*YOUR GOAL*. Can you quote the lines of the listing word for word, beginning with the line containing "Which among the options" and ending with the line containing "C) green shrub, located", both included?

[Source records]
(begin)

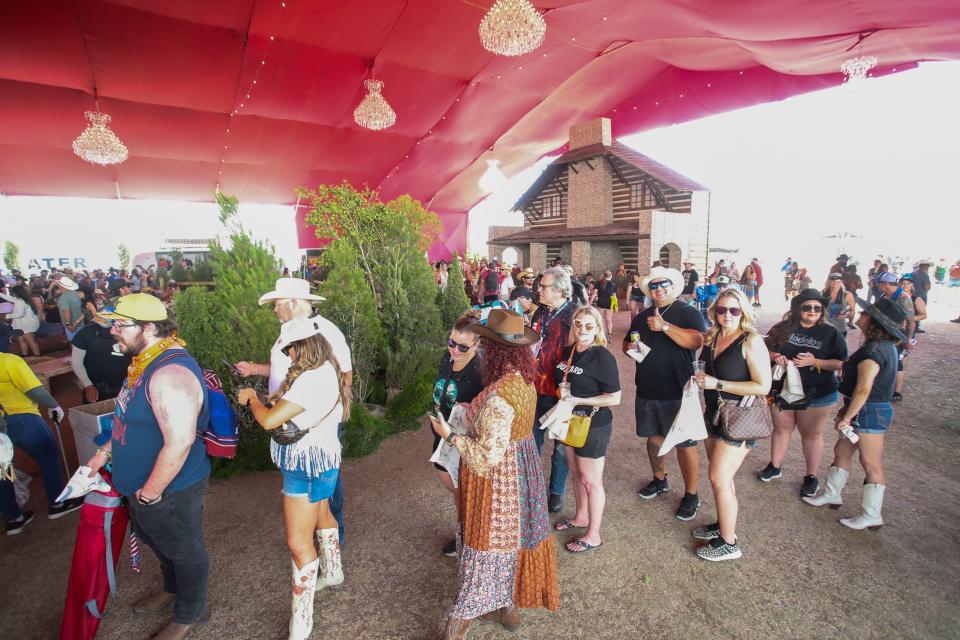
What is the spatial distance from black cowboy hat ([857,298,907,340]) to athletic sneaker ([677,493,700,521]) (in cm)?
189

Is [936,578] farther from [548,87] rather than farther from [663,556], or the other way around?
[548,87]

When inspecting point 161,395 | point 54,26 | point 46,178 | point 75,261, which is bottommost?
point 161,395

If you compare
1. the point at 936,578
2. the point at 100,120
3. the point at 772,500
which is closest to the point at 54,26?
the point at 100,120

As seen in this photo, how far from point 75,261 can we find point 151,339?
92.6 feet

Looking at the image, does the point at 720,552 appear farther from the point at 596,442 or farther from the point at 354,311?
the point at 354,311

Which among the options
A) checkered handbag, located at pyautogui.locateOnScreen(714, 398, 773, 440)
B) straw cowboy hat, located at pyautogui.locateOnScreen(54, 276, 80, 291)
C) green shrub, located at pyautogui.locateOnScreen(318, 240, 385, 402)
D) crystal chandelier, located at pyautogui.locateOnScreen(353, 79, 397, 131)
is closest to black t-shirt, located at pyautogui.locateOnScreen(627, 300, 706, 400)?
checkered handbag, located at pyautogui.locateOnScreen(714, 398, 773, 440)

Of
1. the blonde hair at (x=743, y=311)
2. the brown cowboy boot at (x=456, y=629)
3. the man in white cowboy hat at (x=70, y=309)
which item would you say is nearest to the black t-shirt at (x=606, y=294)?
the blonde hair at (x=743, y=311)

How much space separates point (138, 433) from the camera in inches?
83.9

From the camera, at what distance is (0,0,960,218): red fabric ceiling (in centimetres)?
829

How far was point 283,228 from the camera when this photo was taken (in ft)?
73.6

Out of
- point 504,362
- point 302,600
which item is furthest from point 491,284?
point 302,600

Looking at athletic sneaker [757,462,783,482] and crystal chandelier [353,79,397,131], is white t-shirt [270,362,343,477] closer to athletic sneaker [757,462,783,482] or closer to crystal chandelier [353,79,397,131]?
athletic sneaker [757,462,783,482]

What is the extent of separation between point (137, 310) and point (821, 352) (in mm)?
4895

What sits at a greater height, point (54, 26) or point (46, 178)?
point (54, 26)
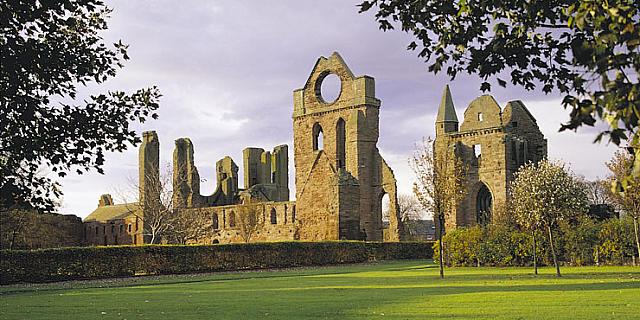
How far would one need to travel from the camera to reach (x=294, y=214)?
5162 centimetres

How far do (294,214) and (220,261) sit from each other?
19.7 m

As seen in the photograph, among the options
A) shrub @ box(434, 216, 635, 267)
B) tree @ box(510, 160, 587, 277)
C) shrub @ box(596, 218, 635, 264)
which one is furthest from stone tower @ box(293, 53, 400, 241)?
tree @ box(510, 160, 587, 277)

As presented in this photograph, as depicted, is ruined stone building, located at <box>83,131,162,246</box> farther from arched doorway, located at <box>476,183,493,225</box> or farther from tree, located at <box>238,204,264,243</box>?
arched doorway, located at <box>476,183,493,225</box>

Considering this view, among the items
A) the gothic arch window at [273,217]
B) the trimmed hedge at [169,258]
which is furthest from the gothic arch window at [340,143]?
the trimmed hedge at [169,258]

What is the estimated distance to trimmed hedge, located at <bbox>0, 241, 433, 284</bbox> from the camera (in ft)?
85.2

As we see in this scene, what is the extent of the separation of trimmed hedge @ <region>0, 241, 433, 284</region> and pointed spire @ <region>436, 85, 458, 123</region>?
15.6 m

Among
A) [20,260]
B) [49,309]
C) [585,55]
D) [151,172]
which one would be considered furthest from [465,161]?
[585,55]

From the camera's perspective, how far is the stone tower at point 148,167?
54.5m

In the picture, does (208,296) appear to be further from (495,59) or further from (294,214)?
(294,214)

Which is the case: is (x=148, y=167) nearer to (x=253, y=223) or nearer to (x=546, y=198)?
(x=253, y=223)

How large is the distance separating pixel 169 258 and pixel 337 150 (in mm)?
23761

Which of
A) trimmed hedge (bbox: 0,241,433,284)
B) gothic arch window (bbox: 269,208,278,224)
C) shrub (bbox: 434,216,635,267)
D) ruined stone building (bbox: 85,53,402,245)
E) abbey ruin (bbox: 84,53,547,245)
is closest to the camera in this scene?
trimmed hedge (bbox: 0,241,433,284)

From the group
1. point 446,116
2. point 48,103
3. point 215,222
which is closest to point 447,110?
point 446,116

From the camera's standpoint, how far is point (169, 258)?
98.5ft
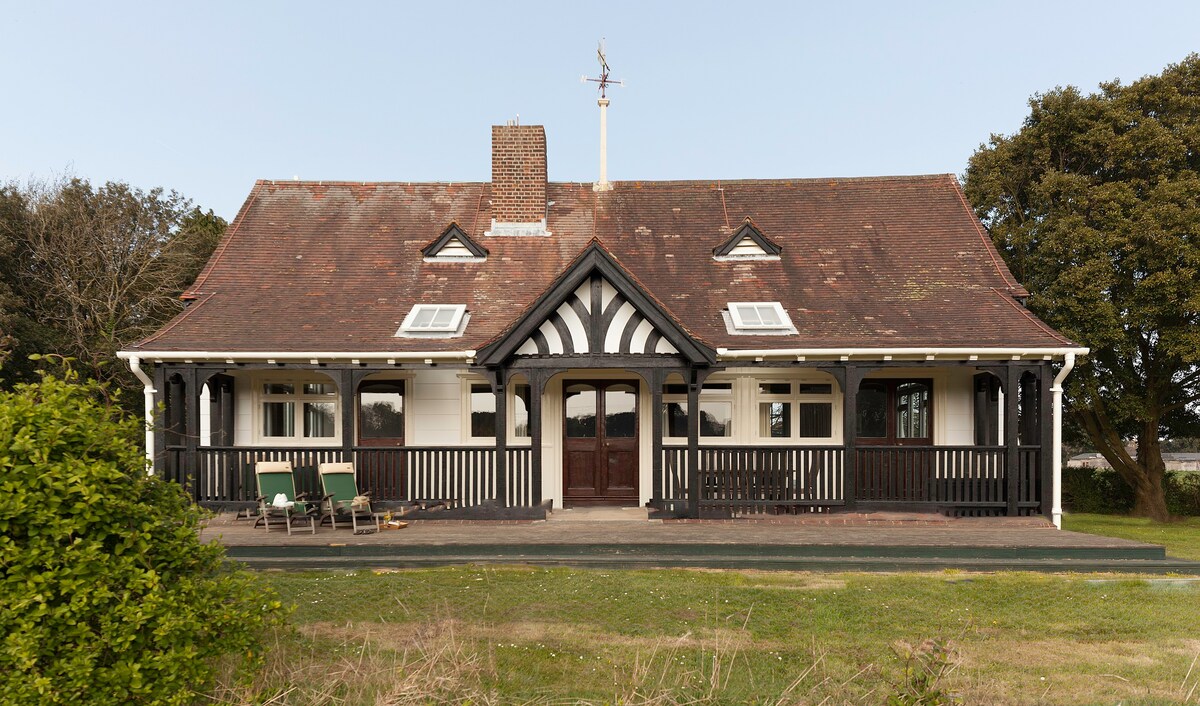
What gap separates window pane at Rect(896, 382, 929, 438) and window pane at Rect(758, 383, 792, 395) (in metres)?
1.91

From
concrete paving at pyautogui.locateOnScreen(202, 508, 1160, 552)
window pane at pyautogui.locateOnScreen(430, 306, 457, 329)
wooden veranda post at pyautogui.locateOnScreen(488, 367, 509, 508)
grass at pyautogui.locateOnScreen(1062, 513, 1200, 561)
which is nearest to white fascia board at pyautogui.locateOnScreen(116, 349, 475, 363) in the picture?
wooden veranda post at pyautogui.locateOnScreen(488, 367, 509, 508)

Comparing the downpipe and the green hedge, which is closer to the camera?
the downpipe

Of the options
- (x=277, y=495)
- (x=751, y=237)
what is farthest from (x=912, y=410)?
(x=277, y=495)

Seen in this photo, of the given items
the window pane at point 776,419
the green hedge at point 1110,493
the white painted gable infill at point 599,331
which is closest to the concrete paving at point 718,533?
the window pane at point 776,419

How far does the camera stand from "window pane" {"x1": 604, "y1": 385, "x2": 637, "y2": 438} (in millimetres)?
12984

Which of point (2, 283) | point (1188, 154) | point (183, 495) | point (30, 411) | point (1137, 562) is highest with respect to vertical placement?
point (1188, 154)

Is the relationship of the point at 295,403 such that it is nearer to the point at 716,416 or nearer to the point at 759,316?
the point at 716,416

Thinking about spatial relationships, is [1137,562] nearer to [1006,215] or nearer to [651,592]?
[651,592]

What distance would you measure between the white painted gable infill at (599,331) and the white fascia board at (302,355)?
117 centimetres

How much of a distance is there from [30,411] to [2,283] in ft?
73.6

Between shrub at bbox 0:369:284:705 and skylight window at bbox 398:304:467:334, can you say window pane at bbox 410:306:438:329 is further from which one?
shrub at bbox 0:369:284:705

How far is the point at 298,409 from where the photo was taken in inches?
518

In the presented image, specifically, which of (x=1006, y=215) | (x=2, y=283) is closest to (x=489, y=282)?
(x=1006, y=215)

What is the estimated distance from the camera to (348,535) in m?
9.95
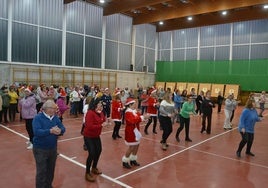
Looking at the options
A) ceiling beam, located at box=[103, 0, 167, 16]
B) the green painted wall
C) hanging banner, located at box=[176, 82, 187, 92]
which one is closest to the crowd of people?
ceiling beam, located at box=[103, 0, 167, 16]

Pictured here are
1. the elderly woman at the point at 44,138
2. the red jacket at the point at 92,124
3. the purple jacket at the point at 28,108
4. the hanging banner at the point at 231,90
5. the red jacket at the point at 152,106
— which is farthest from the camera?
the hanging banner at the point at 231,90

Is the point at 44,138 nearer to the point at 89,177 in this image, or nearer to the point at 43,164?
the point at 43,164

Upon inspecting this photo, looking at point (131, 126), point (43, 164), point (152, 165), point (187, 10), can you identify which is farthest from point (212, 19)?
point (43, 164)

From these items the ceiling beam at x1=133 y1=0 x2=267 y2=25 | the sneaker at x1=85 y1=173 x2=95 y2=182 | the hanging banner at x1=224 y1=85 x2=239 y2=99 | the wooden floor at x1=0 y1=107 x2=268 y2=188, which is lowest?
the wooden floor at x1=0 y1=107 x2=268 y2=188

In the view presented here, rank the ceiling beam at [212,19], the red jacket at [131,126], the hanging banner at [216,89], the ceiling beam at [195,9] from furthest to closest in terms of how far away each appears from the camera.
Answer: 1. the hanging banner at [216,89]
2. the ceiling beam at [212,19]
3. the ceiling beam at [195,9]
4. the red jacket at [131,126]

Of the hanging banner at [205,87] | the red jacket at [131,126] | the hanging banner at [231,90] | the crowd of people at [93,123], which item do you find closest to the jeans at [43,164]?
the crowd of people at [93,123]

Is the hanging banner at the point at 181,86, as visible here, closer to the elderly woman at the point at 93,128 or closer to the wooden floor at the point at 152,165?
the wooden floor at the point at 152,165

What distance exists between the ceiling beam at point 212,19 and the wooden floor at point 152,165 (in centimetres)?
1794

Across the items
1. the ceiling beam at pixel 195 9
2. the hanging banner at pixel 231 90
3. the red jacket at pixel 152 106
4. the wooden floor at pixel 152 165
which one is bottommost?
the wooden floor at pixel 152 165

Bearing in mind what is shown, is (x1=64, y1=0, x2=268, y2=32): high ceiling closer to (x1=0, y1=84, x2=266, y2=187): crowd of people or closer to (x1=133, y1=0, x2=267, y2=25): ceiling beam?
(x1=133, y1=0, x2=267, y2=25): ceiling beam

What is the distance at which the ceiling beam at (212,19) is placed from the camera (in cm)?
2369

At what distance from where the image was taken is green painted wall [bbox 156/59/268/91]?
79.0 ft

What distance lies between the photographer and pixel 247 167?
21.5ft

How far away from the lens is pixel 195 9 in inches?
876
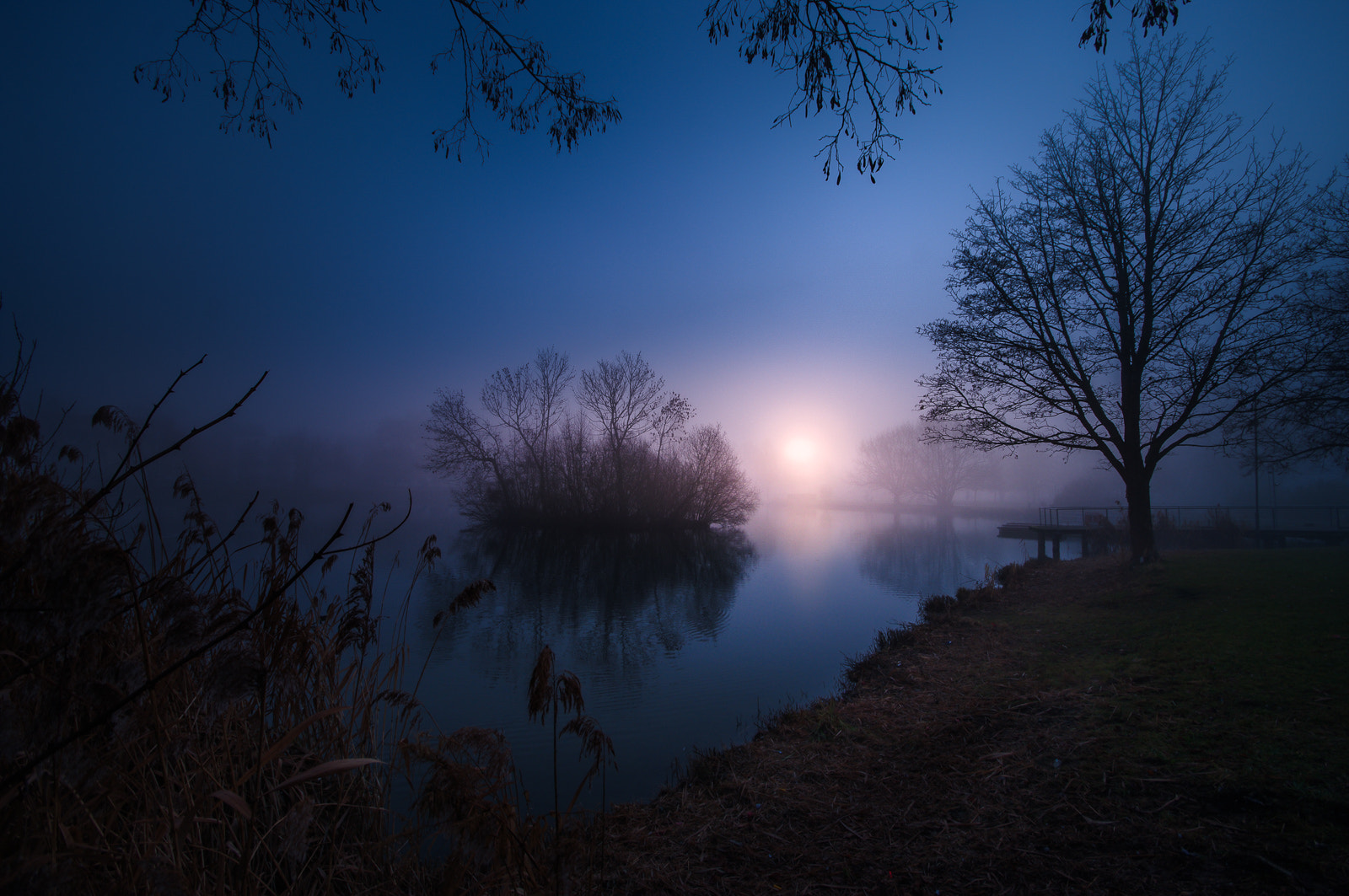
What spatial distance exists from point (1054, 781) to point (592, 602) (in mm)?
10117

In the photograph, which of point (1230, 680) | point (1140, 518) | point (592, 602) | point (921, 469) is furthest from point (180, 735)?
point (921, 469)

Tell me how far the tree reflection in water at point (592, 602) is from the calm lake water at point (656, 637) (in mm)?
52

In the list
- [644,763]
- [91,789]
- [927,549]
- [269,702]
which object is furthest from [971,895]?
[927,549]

(end)

*SOLUTION*.
Which among the options
A) checkered handbag, located at pyautogui.locateOnScreen(714, 398, 773, 440)
B) straw cowboy hat, located at pyautogui.locateOnScreen(54, 276, 80, 291)
C) green shrub, located at pyautogui.locateOnScreen(318, 240, 385, 402)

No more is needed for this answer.